**EXERCISE TEXT**.
In the realm of autonomous vehicles, early sensor fusion systems relied heavily on the usage of Kalman Filters for perception.
The state of the art has now been supplanted by large deep learning models in the present day, primarily relying on end-to-end trained Transformer networks.
This may be familiar to you in the context of LLMs which have recently become popular, but they were actually first successfully utilized in autonomous vehicles (invented by researchers at Google and implemented in production at Waymo almost immediately).
As a developer I always found these maths-first approaches to Kalman filters impenetrable (I guess that betrays my lack of knowledge, I dare cast no aspersions on the quality of these explanations!). However, if like me, it helps with the learning curve to implement it first, here's a 1-dimensional version simplified from my blog:
function transpose(a) { return a } // 1x1 matrix eg a single value.

**DATA RECORDS**.

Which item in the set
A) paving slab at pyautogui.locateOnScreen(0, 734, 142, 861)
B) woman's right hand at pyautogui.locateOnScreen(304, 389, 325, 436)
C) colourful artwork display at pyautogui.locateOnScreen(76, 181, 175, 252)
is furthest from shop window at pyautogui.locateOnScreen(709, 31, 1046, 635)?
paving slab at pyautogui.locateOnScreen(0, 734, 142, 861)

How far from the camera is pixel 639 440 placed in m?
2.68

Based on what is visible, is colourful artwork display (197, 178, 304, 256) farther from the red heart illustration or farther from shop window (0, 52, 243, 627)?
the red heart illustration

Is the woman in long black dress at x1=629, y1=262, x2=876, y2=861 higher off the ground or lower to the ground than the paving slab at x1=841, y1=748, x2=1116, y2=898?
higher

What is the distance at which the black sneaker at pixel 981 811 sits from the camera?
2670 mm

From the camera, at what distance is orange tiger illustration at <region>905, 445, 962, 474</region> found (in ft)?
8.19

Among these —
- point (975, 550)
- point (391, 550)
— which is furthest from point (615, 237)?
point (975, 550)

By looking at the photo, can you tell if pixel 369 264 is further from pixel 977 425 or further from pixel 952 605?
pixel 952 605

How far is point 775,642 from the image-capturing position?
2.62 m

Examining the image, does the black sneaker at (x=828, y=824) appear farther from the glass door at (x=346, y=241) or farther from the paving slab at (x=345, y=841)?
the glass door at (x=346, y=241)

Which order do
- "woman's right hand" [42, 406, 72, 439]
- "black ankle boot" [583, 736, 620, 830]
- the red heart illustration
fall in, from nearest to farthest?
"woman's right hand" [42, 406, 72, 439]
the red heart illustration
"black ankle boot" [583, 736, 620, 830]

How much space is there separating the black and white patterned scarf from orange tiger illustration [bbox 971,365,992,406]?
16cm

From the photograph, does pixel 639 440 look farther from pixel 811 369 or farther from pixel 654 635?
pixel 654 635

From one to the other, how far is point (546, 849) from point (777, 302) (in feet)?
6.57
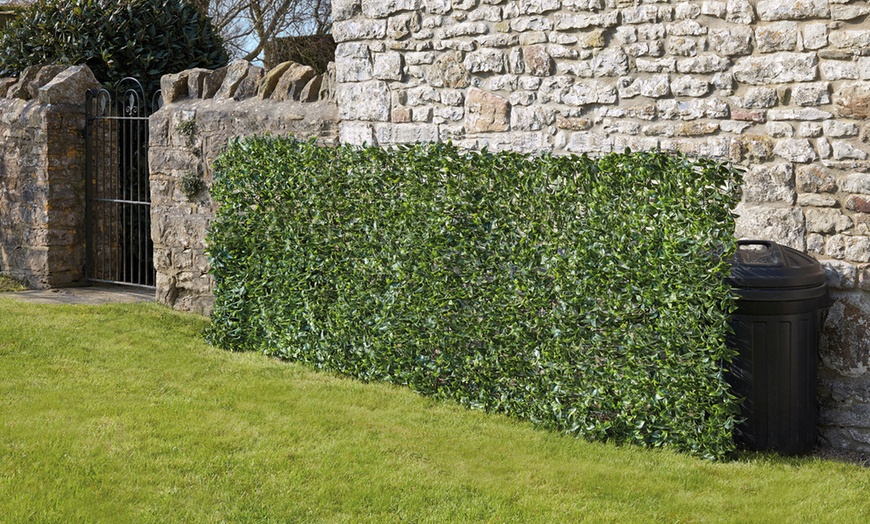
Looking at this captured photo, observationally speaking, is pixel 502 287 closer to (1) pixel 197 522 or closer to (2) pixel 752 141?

**QUESTIONS**.
#1 According to the text on Kalman filters, what has now supplanted Kalman filters as the state of the art in autonomous vehicle perception?
#2 Write the next part of the text on Kalman filters, picking up after its last line.

**ANSWERS TO THE EXERCISE**.
#1 Large deep learning models, primarily end-to-end trained Transformer networks.

#2
function invert(a) { return 1/a }
const qExternalNoiseVariance = 0.1
const rMeasurementNoiseVariance = 0.1
const fStateTransition = 1
let pStateError = 1
let xCurrentState = rawDataArray[0]
for (const zMeasurement in rawDataArray) {
const xPredicted = fStateTransition * xCurrentState
const pPredicted = fStateTransition * pStateError * transpose(fStateTransition) + qExternalNoiseVariance
const kKalmanGain = pPredicted * invert(pPredicted + rMeasurementNoiseVariance)
pStateError = pPredicted - kKalmanGain * pPredicted
xCurrentState = xPredicted + kKalmanGain * (zMeasurement - xPredicted) // Output!
}
https://www.splinter.com.au/2023/12/14/the-kalman-filter-for...It's not your fault, these can get messy very quickly. Infer.NET was started because Tom Minka and other Bayes experts were tired of writing message passing and variational inference by hand, which is both cumbersome and error prone on non-toy problems.
It helps to take a more abstract view where you split the generative process and the inference algorithm. Some frameworks (Infer.NET, ForneyLab.jl) can generate an efficient inference algorithm from the generative model without any user input. See e.g. https://github.com/biaslab/ForneyLab.jl/blob/master/demo/kal...
Thanks for sharing this - saving this paper too (from link in the github page): https://people.ee.ethz.ch/~loeliger/localpapers/FactorGraphs...
I'm not familiar with these techniques at all but seems like they have a ton of useful applications.
Factor graphs are well discussed in David Barber's excellent free BRML book: http://web4.cs.ucl.ac.uk/staff/D.Barber/textbook/140324.pdf
Judea Pearl described it as an excellent Bayesian textbook. There's a free solutions book and everything is also implemented.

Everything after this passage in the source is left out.